→ What you have to do
The entries follow. Copy every line in which "from" appears.

→ Extracted entries
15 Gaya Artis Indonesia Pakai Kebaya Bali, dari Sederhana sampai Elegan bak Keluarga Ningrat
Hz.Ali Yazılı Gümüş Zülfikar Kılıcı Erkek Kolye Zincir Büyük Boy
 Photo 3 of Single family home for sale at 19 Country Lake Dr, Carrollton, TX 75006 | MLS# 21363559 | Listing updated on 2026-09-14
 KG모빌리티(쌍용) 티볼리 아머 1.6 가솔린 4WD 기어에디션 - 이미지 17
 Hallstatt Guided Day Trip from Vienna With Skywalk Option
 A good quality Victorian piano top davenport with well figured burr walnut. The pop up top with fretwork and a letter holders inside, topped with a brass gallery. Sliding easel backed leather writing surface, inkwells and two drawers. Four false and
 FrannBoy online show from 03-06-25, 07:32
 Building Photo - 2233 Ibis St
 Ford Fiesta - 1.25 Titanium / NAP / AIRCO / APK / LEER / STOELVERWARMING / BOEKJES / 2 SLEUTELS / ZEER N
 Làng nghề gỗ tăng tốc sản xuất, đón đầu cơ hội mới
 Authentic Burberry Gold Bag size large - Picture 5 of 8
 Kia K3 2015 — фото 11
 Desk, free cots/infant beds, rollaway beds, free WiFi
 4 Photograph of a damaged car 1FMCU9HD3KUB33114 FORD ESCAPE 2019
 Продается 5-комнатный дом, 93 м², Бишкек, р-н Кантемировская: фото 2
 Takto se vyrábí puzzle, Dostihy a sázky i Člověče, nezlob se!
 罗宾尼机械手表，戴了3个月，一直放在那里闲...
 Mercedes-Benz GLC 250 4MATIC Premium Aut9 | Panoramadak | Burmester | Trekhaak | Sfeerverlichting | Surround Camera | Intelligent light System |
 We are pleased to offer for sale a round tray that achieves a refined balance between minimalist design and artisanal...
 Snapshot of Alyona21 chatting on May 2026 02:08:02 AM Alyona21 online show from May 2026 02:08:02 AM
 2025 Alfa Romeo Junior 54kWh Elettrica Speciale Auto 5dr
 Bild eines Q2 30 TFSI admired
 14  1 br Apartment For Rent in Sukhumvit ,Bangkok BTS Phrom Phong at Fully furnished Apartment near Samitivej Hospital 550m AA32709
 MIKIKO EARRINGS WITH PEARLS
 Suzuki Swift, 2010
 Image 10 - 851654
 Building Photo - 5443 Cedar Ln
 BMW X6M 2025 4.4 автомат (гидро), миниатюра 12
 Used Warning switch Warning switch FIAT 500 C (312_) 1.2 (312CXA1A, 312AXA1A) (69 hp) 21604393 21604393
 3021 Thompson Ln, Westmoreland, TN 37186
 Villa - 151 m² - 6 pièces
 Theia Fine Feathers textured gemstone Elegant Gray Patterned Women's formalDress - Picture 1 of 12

→ Answer space
 Hallstatt Guided Day Trip from Vienna With Skywalk Option
 FrannBoy online show from 03-06-25, 07:32
 Snapshot of Alyona21 chatting on May 2026 02:08:02 AM Alyona21 online show from May 2026 02:08:02 AM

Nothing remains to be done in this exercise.